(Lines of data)
# # # # # # #

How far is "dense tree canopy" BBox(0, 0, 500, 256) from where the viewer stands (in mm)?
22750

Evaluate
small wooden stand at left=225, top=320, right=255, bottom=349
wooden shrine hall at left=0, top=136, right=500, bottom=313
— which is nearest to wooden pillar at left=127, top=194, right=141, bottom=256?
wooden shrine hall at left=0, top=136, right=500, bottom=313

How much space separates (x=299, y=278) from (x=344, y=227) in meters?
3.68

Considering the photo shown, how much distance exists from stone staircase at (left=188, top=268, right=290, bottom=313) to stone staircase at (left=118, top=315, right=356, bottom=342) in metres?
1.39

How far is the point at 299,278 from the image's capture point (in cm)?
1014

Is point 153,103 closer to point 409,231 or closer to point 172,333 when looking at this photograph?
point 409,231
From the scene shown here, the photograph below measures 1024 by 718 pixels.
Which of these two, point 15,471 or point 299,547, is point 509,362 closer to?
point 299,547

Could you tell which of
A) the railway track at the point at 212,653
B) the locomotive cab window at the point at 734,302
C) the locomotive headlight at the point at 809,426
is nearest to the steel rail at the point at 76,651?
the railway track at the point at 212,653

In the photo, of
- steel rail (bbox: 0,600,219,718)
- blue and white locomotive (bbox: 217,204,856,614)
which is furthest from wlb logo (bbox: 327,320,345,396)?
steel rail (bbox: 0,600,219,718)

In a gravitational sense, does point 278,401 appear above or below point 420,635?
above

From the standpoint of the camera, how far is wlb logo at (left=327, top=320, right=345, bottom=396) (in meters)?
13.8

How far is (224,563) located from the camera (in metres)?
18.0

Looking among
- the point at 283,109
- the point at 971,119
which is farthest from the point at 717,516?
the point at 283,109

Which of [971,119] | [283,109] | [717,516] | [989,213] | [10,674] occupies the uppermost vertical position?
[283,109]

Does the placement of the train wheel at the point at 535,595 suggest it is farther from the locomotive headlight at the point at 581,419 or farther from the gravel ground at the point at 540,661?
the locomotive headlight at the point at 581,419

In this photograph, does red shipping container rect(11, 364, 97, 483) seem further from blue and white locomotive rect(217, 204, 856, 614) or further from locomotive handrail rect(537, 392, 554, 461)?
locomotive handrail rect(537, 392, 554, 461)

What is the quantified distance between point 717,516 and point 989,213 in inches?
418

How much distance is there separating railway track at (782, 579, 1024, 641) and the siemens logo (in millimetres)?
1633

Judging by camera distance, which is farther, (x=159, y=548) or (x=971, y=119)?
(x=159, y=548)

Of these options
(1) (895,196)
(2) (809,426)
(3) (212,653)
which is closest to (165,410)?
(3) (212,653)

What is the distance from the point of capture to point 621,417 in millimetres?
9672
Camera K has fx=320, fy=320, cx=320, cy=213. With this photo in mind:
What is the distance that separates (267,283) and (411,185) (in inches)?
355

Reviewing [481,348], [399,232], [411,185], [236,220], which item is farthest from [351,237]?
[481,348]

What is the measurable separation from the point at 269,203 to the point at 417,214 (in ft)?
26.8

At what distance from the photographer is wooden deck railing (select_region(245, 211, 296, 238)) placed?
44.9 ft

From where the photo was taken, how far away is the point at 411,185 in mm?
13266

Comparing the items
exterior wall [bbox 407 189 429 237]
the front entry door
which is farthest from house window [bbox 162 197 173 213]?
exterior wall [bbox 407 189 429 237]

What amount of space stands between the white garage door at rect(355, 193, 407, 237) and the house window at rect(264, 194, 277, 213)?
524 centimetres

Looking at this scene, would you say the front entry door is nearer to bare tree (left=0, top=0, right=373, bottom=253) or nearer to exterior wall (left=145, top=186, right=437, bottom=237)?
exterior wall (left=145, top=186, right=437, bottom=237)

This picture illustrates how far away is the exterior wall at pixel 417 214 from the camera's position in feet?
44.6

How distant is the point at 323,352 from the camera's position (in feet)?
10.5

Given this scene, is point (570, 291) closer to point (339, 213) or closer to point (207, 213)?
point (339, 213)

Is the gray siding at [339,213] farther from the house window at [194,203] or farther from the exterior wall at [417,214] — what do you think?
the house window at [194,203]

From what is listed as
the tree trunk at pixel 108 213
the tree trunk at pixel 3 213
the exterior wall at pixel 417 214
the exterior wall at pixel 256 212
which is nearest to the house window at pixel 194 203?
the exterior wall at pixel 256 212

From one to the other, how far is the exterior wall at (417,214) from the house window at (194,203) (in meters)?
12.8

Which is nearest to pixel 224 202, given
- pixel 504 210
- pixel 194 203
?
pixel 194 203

# # # # # # #

** Task directions **
Extract the complete set of records unchanged.

** Final answer **
How far is "dense tree canopy" BBox(0, 0, 500, 256) from where the viewer stands (in mm)?
22750

Evaluate
small wooden stand at left=225, top=320, right=255, bottom=349
wooden shrine hall at left=0, top=136, right=500, bottom=313
— which is nearest to wooden pillar at left=127, top=194, right=141, bottom=256?
wooden shrine hall at left=0, top=136, right=500, bottom=313

How much space separates (x=299, y=278) from (x=344, y=227) in meters?
3.68

Considering the photo shown, how much distance exists from stone staircase at (left=188, top=268, right=290, bottom=313) to stone staircase at (left=118, top=315, right=356, bottom=342) in metres?
1.39

How far is the point at 299,278 from the image's capture point (in cm)?
1014

Is point 153,103 closer to point 409,231 or closer to point 172,333 when looking at this photograph?
point 409,231
From the scene shown here, the photograph below measures 1024 by 718 pixels.
Which of these two, point 15,471 or point 299,547, is point 509,362 closer to?
point 299,547

Could you tell which of
A) the railway track at the point at 212,653
B) the locomotive cab window at the point at 734,302
C) the locomotive headlight at the point at 809,426
is nearest to the steel rail at the point at 76,651?
the railway track at the point at 212,653

In the photo, of
- steel rail (bbox: 0,600,219,718)
- blue and white locomotive (bbox: 217,204,856,614)
which is furthest from wlb logo (bbox: 327,320,345,396)?
steel rail (bbox: 0,600,219,718)

In a gravitational sense, does point 278,401 appear above or below point 420,635?
above

From the standpoint of the camera, how far is wlb logo at (left=327, top=320, right=345, bottom=396) (in meters)?
13.8

How far is (224,563) located from the camera (in metres)?
18.0

Looking among
- the point at 283,109
- the point at 971,119
which is farthest from the point at 717,516?
the point at 283,109

Which of [971,119] | [283,109] | [717,516] | [989,213] | [10,674] occupies the uppermost vertical position?
[283,109]

Does the placement of the train wheel at the point at 535,595 suggest it is farther from the locomotive headlight at the point at 581,419 or farther from the gravel ground at the point at 540,661?
the locomotive headlight at the point at 581,419

In this photograph, does red shipping container rect(11, 364, 97, 483) seem further from blue and white locomotive rect(217, 204, 856, 614) or further from locomotive handrail rect(537, 392, 554, 461)?
locomotive handrail rect(537, 392, 554, 461)

What is the quantified distance between point 717,516 and point 989,213 in inches?
418

How much distance is there separating railway track at (782, 579, 1024, 641) and the siemens logo (in millimetres)?
1633

Judging by camera distance, which is farther, (x=159, y=548) or (x=971, y=119)?
(x=159, y=548)

Of these options
(1) (895,196)
(2) (809,426)
(3) (212,653)
which is closest to (165,410)?
(3) (212,653)

What is the distance from the point of capture to point 621,417 in millimetres?
9672
Camera K has fx=320, fy=320, cx=320, cy=213. With this photo in mind:
What is the distance that separates (267,283) and (411,185) (in inches)?
355

Reviewing [481,348], [399,232], [411,185], [236,220], which item is farthest from [351,237]?
[481,348]

What is the measurable separation from the point at 269,203 to the point at 417,214 (in ft)?
26.8

At what distance from the photographer is wooden deck railing (select_region(245, 211, 296, 238)) placed?
44.9 ft

From where the photo was taken, how far away is the point at 411,185 in mm?
13266

Comparing the items
exterior wall [bbox 407 189 429 237]
the front entry door
which is farthest from house window [bbox 162 197 173 213]?
exterior wall [bbox 407 189 429 237]

What amount of space stands between the white garage door at rect(355, 193, 407, 237) and the house window at rect(264, 194, 277, 213)?
524 centimetres

Looking at this scene, would you say the front entry door is nearer to bare tree (left=0, top=0, right=373, bottom=253) or nearer to exterior wall (left=145, top=186, right=437, bottom=237)?
exterior wall (left=145, top=186, right=437, bottom=237)

This picture illustrates how far away is the exterior wall at pixel 417 214 from the camera's position in feet?
44.6

How distant is the point at 323,352 from the camera's position (in feet)?
10.5

Given this scene, is point (570, 291) closer to point (339, 213) or closer to point (207, 213)?
point (339, 213)

Is the gray siding at [339,213] farther from the house window at [194,203] or farther from the exterior wall at [417,214] — what do you think?
the house window at [194,203]

From what is listed as
the tree trunk at pixel 108 213
the tree trunk at pixel 3 213
the exterior wall at pixel 417 214
the exterior wall at pixel 256 212
which is nearest to the house window at pixel 194 203?
the exterior wall at pixel 256 212

From one to the other, how far is the exterior wall at (417,214) from the house window at (194,203) (in meters)?
12.8

Which is nearest to pixel 224 202, given
- pixel 504 210
- pixel 194 203
?
pixel 194 203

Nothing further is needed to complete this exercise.